>> BEGIN Material for this exercise
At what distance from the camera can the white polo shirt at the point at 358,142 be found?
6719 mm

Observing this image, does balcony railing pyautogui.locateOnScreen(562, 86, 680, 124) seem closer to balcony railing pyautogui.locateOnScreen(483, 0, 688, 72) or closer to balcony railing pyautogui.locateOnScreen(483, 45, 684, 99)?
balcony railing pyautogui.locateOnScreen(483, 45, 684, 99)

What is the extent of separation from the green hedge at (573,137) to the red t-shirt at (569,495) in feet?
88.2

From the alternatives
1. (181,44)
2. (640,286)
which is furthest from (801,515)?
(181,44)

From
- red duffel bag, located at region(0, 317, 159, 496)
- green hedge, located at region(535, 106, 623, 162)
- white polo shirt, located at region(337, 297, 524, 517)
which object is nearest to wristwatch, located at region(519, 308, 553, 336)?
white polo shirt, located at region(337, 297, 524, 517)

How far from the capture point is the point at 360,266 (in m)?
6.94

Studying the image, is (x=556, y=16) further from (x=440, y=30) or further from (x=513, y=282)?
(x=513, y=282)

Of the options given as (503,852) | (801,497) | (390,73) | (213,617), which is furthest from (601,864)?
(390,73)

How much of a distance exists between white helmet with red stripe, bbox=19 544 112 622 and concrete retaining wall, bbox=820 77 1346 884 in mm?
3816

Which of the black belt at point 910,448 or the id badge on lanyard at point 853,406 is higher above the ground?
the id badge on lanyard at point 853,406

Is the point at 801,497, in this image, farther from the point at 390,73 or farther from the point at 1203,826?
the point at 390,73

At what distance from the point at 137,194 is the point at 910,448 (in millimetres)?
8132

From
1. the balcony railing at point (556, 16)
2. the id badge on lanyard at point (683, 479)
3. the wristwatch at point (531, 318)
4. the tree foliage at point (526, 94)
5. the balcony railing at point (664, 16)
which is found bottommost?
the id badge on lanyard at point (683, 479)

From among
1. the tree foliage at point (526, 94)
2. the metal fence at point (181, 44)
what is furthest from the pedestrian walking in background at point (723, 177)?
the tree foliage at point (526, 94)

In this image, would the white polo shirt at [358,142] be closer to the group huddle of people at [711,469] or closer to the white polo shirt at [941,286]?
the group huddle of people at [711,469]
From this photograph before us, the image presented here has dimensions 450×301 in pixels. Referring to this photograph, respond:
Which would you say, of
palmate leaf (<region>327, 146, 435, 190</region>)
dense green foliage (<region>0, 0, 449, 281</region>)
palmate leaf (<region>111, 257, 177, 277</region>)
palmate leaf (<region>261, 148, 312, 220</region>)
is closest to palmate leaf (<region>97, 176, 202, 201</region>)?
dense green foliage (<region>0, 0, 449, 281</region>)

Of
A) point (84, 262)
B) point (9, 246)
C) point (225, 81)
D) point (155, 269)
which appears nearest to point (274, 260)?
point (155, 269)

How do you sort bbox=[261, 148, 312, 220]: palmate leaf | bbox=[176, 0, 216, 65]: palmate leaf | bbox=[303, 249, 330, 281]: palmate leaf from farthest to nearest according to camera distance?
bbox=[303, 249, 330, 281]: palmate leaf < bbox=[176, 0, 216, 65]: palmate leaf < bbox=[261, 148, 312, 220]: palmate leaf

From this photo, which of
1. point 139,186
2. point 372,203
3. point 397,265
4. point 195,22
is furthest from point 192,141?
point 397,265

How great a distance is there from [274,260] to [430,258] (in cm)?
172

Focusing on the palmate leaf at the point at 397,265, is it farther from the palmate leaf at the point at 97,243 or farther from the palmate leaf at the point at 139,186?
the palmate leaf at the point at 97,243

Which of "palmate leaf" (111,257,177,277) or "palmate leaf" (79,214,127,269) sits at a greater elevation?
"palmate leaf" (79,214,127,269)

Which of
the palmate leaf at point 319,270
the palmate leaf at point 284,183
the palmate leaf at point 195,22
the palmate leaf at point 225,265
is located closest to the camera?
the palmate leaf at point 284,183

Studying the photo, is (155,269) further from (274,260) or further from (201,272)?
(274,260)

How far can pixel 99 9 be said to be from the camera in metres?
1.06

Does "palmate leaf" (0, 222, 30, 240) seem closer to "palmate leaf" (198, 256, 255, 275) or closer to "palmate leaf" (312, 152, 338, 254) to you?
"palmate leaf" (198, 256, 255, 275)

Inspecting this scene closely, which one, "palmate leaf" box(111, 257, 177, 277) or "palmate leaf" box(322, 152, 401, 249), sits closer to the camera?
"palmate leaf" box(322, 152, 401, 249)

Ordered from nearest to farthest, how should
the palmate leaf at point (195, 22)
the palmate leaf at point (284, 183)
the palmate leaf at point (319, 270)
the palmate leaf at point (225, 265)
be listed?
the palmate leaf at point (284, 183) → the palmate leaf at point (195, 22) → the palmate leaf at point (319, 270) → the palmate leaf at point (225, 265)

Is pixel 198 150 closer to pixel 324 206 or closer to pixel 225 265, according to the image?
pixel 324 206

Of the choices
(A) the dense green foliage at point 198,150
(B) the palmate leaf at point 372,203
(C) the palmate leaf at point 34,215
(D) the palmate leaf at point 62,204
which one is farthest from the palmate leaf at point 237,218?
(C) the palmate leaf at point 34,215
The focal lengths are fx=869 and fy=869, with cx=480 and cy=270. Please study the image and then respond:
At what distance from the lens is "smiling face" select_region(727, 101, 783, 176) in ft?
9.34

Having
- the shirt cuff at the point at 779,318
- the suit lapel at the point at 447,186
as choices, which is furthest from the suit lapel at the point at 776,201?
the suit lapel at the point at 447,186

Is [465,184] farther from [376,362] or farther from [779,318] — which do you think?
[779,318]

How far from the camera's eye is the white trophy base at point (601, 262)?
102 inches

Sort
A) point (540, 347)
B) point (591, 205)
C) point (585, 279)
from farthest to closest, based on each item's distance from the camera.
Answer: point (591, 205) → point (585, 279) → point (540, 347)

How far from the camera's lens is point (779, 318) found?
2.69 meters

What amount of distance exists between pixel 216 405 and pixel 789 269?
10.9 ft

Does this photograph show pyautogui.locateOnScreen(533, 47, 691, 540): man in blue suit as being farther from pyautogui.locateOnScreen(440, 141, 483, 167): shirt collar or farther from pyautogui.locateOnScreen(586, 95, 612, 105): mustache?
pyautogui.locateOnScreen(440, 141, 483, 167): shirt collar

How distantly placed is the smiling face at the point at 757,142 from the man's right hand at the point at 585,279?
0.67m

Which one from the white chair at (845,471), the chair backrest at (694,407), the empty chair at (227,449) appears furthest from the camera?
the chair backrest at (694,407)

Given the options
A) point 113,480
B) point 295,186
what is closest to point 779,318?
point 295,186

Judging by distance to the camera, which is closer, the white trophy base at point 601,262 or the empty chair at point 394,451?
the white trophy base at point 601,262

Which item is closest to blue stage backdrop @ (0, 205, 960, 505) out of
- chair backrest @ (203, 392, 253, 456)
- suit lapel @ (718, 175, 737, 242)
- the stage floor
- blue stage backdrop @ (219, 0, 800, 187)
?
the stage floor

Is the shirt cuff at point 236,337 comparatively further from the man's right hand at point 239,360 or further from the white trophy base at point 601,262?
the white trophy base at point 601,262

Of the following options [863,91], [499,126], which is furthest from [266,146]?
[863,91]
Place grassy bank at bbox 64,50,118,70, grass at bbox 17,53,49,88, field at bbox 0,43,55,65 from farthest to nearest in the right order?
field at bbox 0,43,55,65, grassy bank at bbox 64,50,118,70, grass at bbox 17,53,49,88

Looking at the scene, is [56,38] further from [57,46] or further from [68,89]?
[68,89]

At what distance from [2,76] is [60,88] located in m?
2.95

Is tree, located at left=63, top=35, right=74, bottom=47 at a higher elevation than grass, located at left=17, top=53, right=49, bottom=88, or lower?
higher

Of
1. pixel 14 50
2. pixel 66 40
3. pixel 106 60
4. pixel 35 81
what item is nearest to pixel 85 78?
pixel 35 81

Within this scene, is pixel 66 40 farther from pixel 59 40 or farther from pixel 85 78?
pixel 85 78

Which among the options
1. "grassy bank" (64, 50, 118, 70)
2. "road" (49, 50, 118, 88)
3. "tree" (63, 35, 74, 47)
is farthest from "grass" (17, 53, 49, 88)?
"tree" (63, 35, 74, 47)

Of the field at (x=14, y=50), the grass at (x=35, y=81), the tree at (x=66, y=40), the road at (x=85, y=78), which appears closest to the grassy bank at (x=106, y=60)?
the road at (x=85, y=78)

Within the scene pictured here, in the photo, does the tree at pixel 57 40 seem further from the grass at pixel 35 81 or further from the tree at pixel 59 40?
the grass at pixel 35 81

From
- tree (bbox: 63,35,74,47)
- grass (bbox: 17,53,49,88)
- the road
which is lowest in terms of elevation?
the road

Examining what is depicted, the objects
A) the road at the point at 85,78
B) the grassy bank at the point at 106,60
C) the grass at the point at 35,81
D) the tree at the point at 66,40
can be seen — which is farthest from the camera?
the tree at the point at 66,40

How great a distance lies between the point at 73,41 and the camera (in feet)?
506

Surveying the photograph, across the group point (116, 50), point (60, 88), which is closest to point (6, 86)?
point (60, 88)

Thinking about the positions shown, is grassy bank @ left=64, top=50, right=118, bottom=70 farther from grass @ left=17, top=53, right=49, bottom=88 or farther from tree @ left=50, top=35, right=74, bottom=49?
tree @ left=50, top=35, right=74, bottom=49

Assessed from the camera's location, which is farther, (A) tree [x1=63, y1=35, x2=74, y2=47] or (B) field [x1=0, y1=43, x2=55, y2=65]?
>> END Material for this exercise
Problem details:
Find the line containing "Examining what is depicted, the objects", then output it and every line after it to the end of the data, exactly.

Completed task:
Examining what is depicted, the objects
A) the road at the point at 85,78
B) the grassy bank at the point at 106,60
C) the grass at the point at 35,81
D) the tree at the point at 66,40
can be seen — which is farthest from the camera?
the tree at the point at 66,40

How great a distance lies between the point at 73,41 and the camera (in feet)?
506

Surveying the photograph, across the group point (116, 50), point (60, 88), which is closest to point (6, 86)?
point (60, 88)

Thinking about the positions shown, is grassy bank @ left=64, top=50, right=118, bottom=70 farther from grass @ left=17, top=53, right=49, bottom=88 or farther from tree @ left=50, top=35, right=74, bottom=49?
tree @ left=50, top=35, right=74, bottom=49

Assessed from the camera's location, which is farther, (A) tree [x1=63, y1=35, x2=74, y2=47] or (B) field [x1=0, y1=43, x2=55, y2=65]?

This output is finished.